[Questions about scenes in images]
----------------------------------------

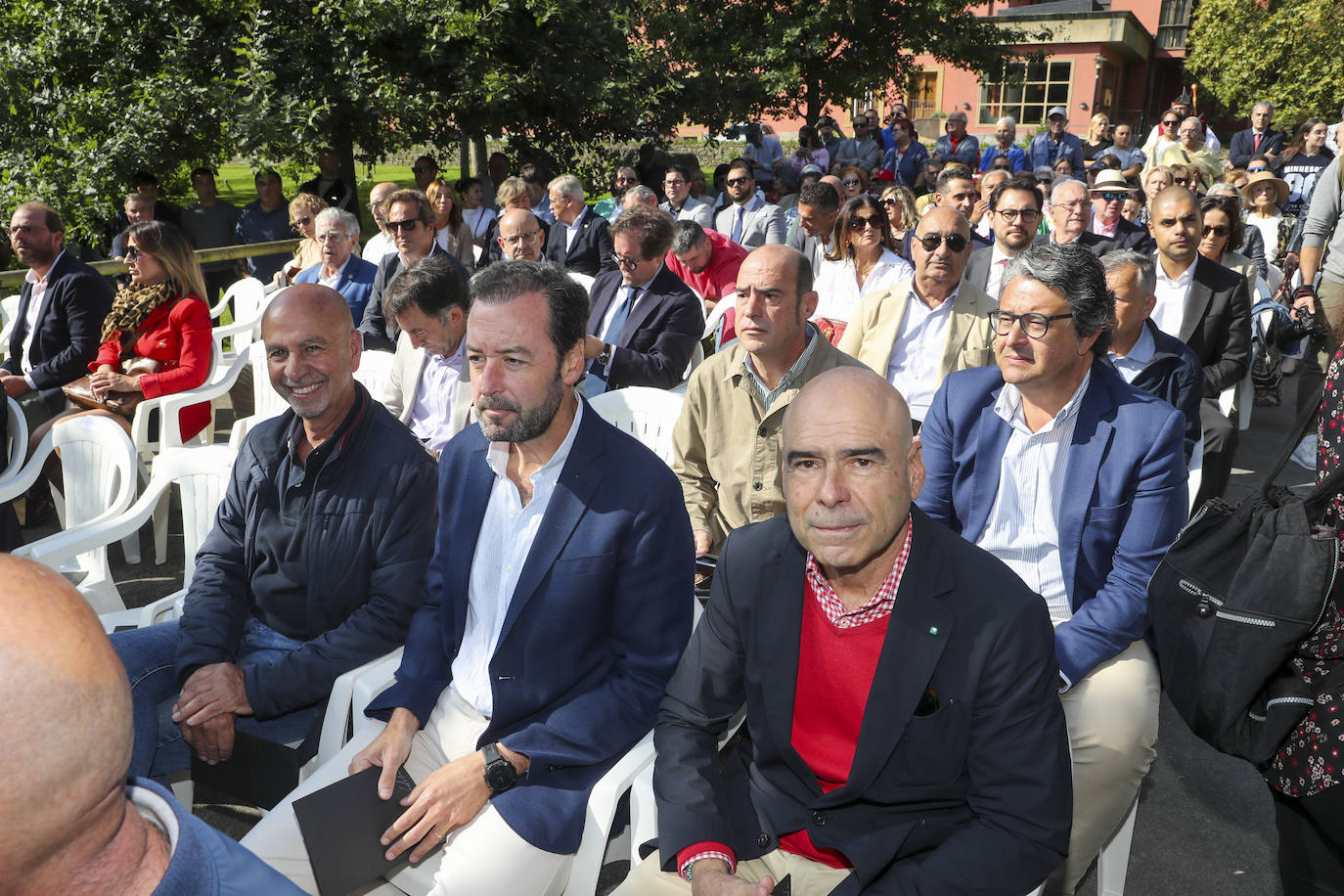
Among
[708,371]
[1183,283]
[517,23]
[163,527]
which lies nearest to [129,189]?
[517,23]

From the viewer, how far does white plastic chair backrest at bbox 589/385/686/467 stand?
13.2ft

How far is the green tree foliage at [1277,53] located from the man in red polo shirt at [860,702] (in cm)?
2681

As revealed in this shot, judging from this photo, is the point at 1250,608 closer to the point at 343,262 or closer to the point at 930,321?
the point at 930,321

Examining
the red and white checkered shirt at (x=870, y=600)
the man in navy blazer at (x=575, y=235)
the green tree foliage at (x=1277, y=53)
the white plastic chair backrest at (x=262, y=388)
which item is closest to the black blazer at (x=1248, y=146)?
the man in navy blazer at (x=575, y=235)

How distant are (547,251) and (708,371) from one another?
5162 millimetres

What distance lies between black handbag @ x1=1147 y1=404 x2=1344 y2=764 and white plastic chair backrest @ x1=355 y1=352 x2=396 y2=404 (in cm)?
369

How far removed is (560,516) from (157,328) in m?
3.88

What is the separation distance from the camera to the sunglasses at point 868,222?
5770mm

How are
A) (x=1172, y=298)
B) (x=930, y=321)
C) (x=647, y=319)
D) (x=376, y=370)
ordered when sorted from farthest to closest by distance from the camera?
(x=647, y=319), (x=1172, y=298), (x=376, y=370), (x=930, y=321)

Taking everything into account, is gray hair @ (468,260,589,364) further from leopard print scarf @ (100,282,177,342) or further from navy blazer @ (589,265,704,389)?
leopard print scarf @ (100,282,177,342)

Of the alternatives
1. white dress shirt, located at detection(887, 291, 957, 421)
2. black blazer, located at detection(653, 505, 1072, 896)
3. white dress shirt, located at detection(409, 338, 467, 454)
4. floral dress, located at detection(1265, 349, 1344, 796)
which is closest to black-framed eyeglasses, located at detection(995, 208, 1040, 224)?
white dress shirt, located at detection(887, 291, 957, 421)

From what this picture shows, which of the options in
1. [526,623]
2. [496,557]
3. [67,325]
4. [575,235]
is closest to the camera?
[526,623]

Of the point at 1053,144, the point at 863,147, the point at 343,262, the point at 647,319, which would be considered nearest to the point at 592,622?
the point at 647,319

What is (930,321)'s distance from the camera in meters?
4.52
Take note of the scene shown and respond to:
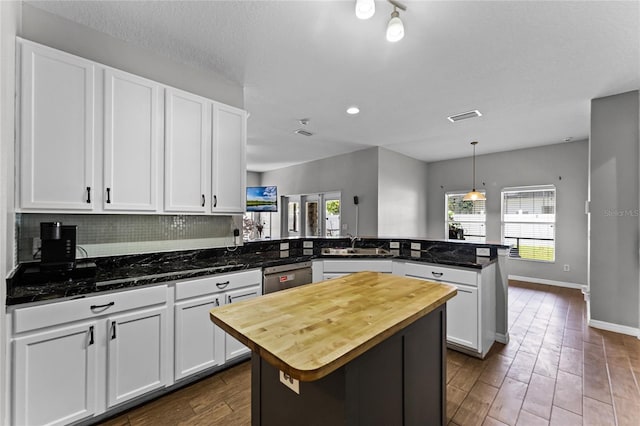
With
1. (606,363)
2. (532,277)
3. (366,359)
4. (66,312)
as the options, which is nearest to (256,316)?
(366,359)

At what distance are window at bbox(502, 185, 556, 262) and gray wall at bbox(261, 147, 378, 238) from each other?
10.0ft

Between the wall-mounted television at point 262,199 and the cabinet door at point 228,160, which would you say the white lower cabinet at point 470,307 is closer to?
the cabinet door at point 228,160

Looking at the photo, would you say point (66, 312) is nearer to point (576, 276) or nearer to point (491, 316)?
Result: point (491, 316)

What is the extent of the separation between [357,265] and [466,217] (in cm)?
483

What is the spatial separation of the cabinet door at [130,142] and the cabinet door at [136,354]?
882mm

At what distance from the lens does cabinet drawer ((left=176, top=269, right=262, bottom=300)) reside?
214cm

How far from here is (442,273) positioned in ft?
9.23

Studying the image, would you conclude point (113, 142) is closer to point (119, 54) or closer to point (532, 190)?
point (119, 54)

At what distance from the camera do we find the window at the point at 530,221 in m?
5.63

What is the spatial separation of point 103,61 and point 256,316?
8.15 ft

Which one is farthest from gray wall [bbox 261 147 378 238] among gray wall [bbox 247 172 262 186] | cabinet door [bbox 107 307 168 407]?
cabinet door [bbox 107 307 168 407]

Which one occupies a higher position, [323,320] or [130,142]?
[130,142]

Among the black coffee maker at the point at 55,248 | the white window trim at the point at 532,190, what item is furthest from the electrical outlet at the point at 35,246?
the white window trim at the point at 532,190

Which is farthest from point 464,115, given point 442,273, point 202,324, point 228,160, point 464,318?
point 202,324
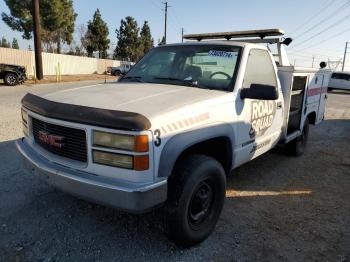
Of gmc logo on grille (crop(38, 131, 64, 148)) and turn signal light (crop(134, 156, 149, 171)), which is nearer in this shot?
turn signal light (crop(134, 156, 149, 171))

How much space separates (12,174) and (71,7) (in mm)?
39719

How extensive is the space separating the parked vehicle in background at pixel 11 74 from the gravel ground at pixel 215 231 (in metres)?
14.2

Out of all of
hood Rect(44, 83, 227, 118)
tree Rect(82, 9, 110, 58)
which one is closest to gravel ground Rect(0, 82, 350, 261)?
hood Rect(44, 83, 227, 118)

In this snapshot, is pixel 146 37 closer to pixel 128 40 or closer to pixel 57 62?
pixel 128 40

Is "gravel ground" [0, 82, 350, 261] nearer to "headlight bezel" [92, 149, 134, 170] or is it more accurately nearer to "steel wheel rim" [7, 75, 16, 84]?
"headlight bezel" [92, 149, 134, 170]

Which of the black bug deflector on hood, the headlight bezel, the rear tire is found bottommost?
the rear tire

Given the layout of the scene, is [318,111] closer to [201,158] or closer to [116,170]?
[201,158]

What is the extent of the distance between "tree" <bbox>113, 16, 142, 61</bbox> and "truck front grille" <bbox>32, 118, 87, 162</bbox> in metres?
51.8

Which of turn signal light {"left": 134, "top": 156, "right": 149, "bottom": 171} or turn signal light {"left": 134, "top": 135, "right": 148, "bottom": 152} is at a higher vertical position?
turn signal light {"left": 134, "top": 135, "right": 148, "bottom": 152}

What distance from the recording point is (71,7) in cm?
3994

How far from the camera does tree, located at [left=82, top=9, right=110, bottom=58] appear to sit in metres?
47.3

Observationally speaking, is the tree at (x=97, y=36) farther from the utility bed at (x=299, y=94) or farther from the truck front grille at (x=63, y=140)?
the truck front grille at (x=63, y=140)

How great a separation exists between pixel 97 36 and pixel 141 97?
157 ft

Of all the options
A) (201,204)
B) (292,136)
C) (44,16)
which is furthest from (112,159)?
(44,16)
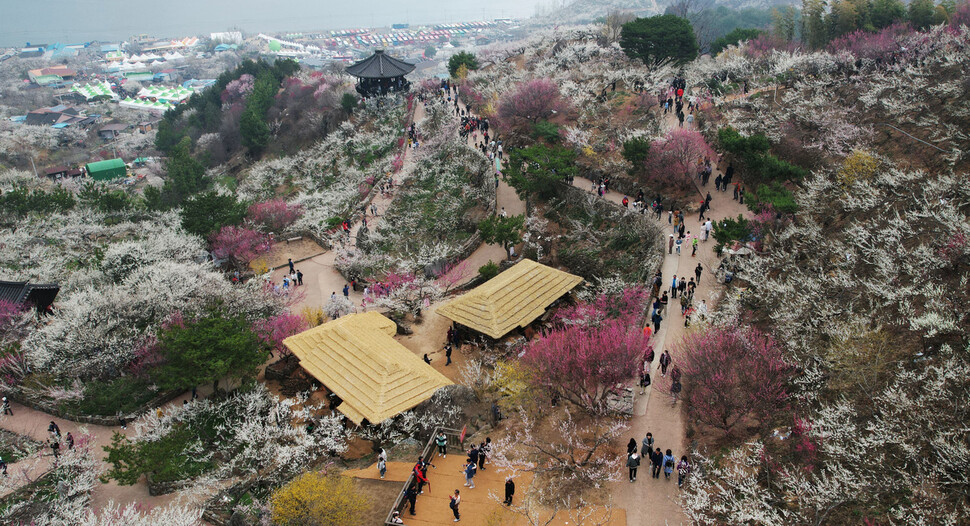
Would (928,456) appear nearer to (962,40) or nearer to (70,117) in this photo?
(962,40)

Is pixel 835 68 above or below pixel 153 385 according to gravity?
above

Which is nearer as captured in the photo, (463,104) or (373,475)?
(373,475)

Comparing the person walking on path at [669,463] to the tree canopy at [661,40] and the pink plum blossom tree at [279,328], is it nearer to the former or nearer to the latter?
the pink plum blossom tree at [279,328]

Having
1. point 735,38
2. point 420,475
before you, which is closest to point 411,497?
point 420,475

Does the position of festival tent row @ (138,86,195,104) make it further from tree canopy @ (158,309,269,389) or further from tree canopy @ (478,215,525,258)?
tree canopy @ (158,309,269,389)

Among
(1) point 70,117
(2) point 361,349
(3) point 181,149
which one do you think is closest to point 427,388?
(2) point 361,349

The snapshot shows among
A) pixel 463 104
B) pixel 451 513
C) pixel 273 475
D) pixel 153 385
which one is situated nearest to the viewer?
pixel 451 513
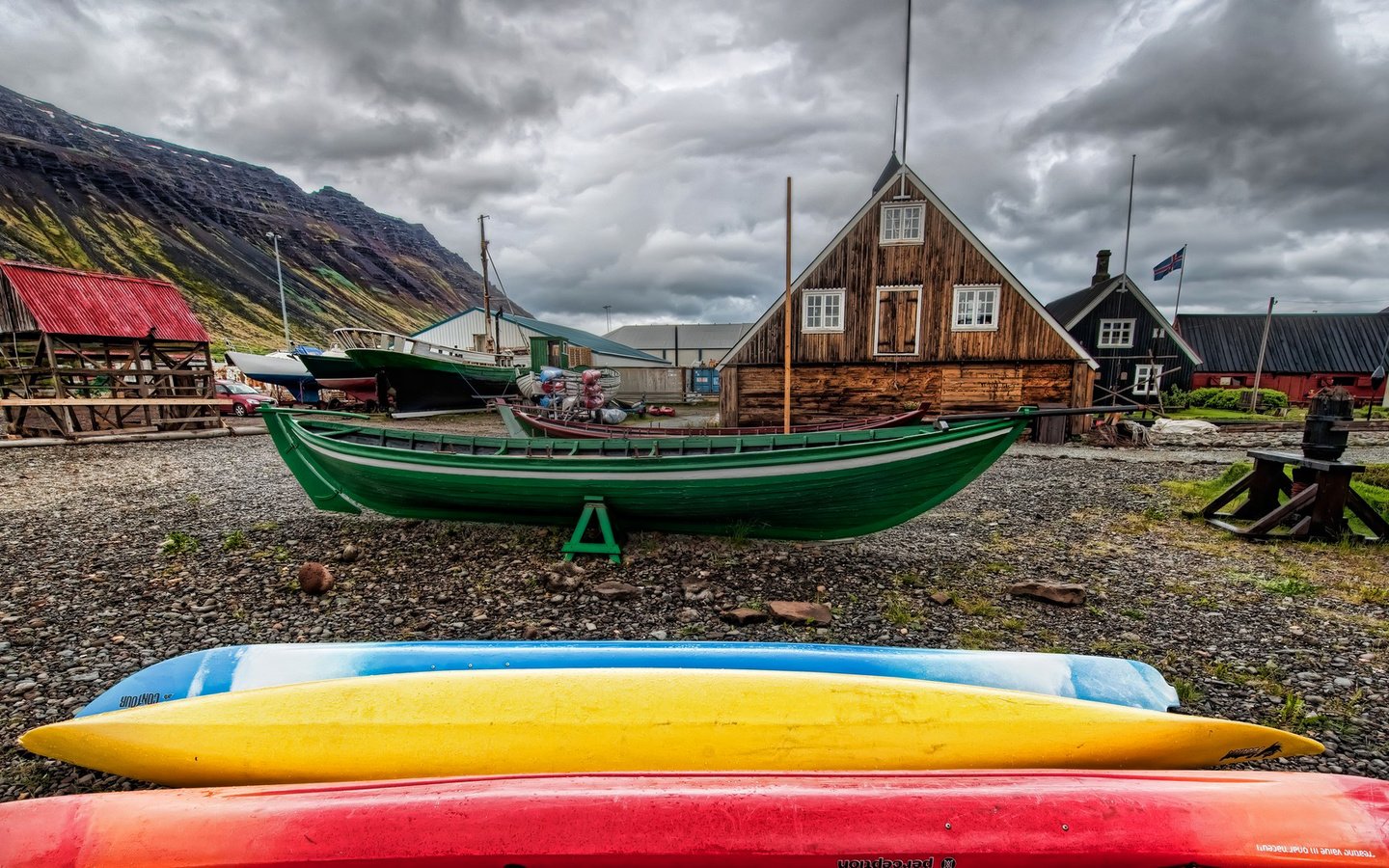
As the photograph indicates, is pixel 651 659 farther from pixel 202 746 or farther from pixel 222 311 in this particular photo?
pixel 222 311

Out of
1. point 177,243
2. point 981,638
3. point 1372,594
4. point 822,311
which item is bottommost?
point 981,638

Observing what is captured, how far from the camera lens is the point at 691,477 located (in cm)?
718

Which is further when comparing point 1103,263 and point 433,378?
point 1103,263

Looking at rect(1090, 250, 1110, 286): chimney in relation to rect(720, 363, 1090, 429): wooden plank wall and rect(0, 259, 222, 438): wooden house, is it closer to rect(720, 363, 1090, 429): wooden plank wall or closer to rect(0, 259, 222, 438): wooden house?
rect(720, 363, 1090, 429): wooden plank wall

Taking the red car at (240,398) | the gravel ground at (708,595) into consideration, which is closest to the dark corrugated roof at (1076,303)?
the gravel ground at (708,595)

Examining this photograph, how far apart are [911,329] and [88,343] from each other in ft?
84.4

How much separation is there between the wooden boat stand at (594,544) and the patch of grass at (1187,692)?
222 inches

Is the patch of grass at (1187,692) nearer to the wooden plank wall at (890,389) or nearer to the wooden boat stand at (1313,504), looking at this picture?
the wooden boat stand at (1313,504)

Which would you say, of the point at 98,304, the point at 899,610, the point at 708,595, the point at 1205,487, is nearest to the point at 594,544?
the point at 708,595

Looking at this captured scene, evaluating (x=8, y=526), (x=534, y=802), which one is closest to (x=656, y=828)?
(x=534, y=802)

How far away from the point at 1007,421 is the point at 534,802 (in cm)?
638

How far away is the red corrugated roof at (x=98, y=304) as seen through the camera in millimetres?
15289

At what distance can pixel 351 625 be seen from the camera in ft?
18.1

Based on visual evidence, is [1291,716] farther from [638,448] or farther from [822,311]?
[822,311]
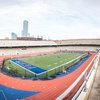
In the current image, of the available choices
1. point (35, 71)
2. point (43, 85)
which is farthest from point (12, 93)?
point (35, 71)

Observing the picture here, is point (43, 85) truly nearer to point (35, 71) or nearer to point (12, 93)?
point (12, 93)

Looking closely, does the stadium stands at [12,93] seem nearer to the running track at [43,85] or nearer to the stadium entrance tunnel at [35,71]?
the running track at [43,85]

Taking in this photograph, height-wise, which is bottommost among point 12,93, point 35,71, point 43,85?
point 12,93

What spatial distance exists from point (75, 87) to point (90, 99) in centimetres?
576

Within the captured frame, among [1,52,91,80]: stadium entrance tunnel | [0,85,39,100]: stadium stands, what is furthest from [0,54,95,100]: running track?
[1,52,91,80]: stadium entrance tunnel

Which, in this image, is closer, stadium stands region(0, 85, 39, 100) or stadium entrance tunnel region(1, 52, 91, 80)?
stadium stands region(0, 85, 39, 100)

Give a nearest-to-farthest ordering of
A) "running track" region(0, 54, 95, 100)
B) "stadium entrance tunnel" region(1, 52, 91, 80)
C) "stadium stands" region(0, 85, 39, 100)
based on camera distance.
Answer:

----------------------------------------

PROBLEM TO WORK ON
Give back exactly the lines from the one containing "Taking in this" to the end of the material, both ends included.

THE RESULT
Taking in this photograph, height-wise, which is bottommost among point 12,93, point 35,71, point 43,85?
point 12,93

What spatial distance exists from point (75, 87) to point (90, 99) in centimetres?
576

Within the captured frame, among [1,52,91,80]: stadium entrance tunnel | [0,85,39,100]: stadium stands, what is furthest from [0,54,95,100]: running track?
[1,52,91,80]: stadium entrance tunnel

Which, in this image, is closer, stadium stands region(0, 85, 39, 100) or stadium entrance tunnel region(1, 52, 91, 80)?
stadium stands region(0, 85, 39, 100)

Give a nearest-to-farthest ordering of
A) "running track" region(0, 54, 95, 100)
B) "stadium entrance tunnel" region(1, 52, 91, 80)
C) "stadium stands" region(0, 85, 39, 100)
based on camera distance.
Answer:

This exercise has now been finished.